By Lisa Loomis

As promised, True North Wilderness Program has appealed the Act 250 denial it originally received in December toVermont’sEnvironmental Court.

After the District 5 Environmental Commission issued its denial, True North asked the commission to reconsider, specifically to reconsider its findings under Criteria 10 that the proposed use does not conform to Waitsfield’s Town Plan.

At that time True North noted that, while it was specifically addressing the issue of Town Plan conformance, it would be appealing the denials under the other Act 250 criteria as well, should the Town Plan findings not change.

Act 250 affirmed its denial on March 30, denying True Wilderness’ after-the-fact request for permits to operate its wilderness therapy business on private property located onDana Hill Roadin December. True North, through its attorneys, asked that that decision be reconsidered and argued that Waitsfield’s Town Plan is too ambiguous to have been used by the District 5 Commission to deny the project.

While the commission denied the project on many of Act 250’s 10 review criteria, it was the denial of criteria 10, “conformance with the local Town Plan,” that True North wanted changed.

In a March 2 decision, the commission affirmed its December decision, concluding that the Waitsfield Town Plan is, in fact, specific enough for the commission to have used the Town Plan to rule that True North’s proposed uses could not be defined as traditional outdoor recreation or outdoor recreation.

True North runs a year-round wilderness therapy program for teens and young adults that has students camping in groups of six with two counselors either primitive camping in Howe Block of the Camel’s Hump State Forest or camping in tents on tent platforms with composting toilets on private land on Dana Hill Road.

The District Commission’s December decision clearly defined what True North does as commercial, even though True North has alternately argued it is a school, it is outdoor recreation, or both and, as such, is allowed in the zoning districts in Waitsfield where it wants to operate. The private land on Dana Hill is in the agricultural/residential district and in the forest reserve. In neither district are commercial uses allowed – although outdoor recreation is allowed in both.

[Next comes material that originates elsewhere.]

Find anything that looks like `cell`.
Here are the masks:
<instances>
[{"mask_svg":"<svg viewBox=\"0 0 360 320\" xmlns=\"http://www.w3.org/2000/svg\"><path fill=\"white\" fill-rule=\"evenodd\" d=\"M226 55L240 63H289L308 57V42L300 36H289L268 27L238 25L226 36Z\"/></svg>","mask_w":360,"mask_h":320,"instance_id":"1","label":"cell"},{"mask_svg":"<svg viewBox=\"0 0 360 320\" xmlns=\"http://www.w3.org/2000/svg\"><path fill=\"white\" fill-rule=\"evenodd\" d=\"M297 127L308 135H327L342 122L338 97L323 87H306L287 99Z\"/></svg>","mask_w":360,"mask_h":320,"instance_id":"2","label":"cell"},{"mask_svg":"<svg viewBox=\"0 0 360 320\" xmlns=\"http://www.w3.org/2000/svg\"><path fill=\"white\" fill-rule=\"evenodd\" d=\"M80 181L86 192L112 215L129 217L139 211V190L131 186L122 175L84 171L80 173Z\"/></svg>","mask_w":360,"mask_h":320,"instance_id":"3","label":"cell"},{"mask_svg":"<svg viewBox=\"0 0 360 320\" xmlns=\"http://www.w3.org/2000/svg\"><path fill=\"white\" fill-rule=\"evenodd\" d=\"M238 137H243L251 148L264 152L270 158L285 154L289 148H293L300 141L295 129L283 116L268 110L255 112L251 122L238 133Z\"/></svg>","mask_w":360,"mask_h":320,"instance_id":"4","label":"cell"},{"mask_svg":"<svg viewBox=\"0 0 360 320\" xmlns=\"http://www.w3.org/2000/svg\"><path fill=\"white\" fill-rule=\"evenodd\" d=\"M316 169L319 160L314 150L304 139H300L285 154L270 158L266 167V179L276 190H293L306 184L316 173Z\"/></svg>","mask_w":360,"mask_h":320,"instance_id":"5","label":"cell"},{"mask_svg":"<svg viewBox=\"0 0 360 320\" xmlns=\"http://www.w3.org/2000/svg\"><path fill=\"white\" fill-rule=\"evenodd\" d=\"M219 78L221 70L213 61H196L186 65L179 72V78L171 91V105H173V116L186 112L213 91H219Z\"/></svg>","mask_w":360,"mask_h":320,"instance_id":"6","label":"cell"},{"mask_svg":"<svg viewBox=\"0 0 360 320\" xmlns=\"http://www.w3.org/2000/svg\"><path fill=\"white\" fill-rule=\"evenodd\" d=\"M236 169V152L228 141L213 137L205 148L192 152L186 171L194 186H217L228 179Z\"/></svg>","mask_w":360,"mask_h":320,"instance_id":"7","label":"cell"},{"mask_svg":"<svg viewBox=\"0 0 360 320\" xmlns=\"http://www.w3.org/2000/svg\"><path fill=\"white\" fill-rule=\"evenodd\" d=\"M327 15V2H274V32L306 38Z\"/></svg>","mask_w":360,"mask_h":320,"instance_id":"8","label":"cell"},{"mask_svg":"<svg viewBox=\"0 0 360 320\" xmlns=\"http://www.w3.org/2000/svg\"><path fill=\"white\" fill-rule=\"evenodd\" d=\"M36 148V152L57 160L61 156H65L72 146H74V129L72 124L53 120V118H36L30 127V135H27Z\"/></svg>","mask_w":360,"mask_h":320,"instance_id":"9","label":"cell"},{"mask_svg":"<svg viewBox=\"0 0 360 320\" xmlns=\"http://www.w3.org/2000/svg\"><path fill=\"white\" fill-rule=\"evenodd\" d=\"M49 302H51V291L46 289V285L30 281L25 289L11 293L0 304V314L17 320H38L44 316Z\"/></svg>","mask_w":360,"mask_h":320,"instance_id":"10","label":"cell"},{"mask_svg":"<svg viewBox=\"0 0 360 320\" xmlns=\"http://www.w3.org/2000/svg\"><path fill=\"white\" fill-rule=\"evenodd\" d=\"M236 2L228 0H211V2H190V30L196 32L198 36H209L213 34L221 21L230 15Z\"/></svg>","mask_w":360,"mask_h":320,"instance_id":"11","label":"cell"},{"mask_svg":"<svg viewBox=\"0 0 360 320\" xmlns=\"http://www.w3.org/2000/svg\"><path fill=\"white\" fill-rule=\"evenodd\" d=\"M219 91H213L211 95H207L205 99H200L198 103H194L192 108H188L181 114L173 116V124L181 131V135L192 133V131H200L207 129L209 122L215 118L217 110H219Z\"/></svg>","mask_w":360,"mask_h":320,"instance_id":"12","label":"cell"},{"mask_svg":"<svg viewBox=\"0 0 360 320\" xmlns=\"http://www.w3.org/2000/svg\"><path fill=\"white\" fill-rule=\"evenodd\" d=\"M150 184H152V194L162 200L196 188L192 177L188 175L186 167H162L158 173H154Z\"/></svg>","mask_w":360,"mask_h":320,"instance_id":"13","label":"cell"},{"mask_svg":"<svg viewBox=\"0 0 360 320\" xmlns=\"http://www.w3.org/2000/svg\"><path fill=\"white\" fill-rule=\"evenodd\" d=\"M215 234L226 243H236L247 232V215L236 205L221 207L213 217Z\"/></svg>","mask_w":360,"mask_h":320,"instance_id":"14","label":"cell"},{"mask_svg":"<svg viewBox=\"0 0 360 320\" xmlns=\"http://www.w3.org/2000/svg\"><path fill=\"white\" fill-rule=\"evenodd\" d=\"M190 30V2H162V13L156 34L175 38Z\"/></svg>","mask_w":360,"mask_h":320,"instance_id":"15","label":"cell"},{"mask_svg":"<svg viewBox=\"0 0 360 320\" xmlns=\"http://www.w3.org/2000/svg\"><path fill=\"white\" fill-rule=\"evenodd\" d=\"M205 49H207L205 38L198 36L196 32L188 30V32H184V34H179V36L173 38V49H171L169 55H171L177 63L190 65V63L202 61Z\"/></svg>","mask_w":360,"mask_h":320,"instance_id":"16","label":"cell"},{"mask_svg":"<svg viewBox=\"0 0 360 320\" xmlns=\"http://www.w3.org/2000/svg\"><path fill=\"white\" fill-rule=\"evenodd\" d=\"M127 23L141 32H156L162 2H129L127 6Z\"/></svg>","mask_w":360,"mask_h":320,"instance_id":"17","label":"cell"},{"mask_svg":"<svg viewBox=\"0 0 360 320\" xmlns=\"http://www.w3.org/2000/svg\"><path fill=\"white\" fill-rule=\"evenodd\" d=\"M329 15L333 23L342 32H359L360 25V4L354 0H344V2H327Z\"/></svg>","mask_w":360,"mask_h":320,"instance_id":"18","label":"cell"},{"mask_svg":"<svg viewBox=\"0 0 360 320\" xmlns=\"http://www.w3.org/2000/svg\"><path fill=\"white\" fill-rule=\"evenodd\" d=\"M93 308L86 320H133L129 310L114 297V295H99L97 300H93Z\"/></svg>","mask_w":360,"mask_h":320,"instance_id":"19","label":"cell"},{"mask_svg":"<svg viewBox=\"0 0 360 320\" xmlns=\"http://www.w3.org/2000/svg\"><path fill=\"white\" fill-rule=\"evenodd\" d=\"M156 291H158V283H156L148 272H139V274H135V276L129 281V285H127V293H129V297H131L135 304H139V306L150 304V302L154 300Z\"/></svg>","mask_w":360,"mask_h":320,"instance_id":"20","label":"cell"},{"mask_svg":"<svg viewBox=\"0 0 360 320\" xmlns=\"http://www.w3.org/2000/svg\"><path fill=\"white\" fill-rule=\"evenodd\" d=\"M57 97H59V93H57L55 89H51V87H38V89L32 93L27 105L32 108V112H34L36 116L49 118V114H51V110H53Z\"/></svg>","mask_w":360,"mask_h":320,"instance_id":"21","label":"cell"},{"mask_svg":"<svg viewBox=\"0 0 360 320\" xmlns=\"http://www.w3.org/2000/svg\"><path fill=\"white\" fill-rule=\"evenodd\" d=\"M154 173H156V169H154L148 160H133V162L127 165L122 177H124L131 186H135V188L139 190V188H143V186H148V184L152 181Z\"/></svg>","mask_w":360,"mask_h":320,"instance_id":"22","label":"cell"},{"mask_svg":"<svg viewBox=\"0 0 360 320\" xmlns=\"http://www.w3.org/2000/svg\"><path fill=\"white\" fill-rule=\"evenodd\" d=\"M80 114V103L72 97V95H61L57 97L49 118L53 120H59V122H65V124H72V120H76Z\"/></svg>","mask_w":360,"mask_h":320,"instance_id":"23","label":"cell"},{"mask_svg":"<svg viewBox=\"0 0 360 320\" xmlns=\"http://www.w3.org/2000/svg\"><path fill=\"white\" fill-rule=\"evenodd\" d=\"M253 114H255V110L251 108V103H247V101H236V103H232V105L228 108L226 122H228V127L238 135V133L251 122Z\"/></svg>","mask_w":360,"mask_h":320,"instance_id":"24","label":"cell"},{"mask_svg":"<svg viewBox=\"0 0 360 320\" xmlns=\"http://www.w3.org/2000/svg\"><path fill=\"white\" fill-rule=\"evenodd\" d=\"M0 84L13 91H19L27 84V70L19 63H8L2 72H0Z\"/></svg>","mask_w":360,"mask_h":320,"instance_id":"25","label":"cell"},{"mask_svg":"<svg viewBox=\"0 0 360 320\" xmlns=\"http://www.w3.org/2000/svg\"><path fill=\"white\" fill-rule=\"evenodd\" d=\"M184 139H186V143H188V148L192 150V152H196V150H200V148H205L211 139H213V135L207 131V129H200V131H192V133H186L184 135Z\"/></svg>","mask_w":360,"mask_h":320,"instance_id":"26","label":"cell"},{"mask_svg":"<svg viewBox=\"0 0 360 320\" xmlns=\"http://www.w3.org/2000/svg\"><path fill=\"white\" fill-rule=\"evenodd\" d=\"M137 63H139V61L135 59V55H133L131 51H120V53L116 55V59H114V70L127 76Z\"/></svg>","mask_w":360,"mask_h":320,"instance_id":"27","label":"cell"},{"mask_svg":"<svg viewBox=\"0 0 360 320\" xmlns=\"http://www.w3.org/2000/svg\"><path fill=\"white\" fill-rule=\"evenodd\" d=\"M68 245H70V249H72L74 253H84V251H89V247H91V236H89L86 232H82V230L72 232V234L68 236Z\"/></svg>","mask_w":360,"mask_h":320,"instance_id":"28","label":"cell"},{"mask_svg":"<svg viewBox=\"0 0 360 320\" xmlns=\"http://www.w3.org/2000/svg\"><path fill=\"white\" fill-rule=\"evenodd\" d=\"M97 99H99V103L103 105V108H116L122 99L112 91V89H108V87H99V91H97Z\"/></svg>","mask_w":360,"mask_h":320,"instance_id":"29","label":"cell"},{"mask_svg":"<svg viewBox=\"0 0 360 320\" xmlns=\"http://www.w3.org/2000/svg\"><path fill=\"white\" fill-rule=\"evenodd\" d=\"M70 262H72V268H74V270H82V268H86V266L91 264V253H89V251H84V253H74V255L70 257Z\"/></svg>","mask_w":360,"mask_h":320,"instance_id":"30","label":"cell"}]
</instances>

“The District Commission concluded that the foregoing examples of ‘outdoor recreation’ are ‘sufficiently clear to guide the conduct of an average person, using common sense and understanding.’ However, True North does not fit among these examples. True North is a ‘commercial development’ that engages in a variety of land uses in the conduct of their business,” the commission wrote in its March 2 decision.

True North’s appeal was filed on April 2 and will be heard by the Vermont Environmental Court.